They walked towards a block of cottages—at one end the “Cricketer's Arms,” at the other the grocery business; and the cottage that joined the grocery business was remarkable for a bit of green paling and wooden balcony, now covered with Virginia creeper. Frank thought at once of new-laid eggs, and the sunlight glancing through a great mass of greenery, and he resolved if a sacrifice were necessary to live at Southwick, he would put his picture aside and begin his novel. The people in the house pleased him, and he ran on in his way thinking how English and trustworthy they seemed, liking the green parrot that rubbed its head affectionately against the grey ringlets of a very ladylike old person; and Mrs. Heald, brisk as a bee, notwithstanding her lame leg, who led the way up the ladder-like cottage staircase.

“How nice and clean everything is; books and engravings along the passages. How unlike Ireland!”

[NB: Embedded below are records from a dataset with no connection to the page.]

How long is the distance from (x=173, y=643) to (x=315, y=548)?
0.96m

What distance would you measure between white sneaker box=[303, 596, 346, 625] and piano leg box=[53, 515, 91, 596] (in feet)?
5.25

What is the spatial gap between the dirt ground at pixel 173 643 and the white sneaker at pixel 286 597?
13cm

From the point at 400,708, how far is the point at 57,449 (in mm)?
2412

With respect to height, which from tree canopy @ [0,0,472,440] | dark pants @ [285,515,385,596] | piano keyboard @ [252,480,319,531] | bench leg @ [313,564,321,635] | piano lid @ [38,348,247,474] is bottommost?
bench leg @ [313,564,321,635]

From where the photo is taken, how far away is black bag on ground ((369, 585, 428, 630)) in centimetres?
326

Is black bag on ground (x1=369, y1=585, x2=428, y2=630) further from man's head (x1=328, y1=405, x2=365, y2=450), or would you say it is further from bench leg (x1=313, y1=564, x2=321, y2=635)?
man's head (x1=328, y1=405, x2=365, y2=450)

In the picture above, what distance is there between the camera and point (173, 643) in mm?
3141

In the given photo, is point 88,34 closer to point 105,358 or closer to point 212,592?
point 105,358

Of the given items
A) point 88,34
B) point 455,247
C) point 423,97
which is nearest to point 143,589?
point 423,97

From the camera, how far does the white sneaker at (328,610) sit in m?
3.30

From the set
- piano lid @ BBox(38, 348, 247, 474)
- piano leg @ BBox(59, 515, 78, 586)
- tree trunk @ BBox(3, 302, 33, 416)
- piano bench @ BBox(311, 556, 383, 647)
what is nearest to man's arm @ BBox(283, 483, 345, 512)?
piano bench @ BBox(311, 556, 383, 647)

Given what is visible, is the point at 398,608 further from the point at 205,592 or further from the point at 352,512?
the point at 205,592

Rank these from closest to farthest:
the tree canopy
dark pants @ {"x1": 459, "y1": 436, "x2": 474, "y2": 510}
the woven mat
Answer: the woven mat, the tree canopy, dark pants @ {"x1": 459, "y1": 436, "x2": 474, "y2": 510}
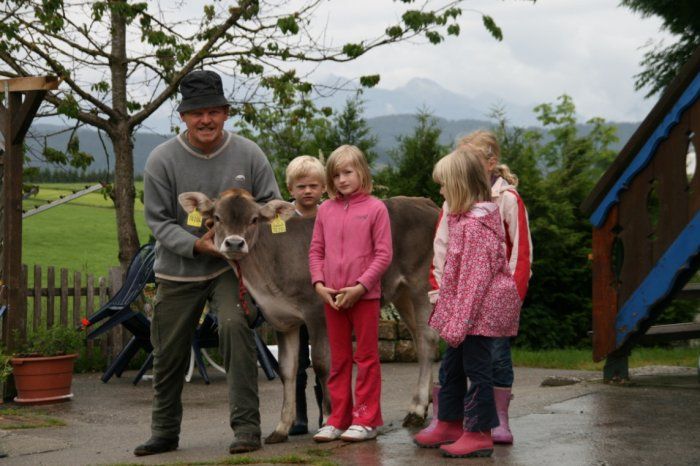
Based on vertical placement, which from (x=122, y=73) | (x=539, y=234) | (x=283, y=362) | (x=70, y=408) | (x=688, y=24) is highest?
(x=688, y=24)

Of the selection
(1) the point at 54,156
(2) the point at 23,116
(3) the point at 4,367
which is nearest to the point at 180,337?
(3) the point at 4,367

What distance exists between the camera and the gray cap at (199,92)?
21.5 feet

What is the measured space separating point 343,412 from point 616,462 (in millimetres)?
1778

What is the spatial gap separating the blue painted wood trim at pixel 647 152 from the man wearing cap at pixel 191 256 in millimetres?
3919

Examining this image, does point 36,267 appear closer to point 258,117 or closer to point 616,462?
point 258,117

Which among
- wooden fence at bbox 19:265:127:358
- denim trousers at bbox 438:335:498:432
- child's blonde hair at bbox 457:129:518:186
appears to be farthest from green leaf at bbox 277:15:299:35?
denim trousers at bbox 438:335:498:432

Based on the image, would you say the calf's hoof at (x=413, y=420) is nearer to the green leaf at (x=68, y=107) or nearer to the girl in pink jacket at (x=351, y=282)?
the girl in pink jacket at (x=351, y=282)

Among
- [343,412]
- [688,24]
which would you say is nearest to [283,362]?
[343,412]

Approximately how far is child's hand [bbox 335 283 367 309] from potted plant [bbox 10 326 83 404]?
15.6ft

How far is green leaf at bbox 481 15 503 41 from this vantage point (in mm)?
14914

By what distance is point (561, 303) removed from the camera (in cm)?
1605

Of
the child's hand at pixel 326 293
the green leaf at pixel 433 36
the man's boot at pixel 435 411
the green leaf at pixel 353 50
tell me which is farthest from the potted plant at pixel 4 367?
the green leaf at pixel 433 36

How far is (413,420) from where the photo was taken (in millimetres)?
7160

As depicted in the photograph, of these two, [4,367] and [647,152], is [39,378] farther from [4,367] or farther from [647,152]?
[647,152]
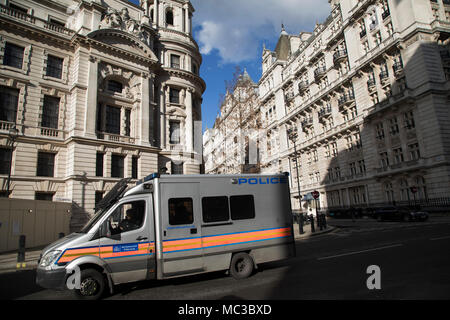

But the sitting-room was full of horsehair sofas and chairs. These displeased Frank, but some handsome china—an entire tea service in Crown Derby—reconciled him to the room. In the bedroom they found a huge four-poster of old time, with a lengthy bolster and imposing pillows, and they were shown into another and a similar room. One looked out on the green, the other on the fields that lay between the green and the Manor House.

“If that elm were cut down you could see my window,” said Sally.

“Which room do you like the best?” said Maggie.

“It is hard to say. The other room looks on the green, but here there is a nice large wardrobe, and I don't see how I can get on without a wardrobe.”

“If you like the other room best, sir, I can turn out the chest of drawers.”

“Oh, that would be very nice if you can manage it, the room will do very well. I can have a bath every morning?”

“Yes, sir; there will be no difficulty about that.”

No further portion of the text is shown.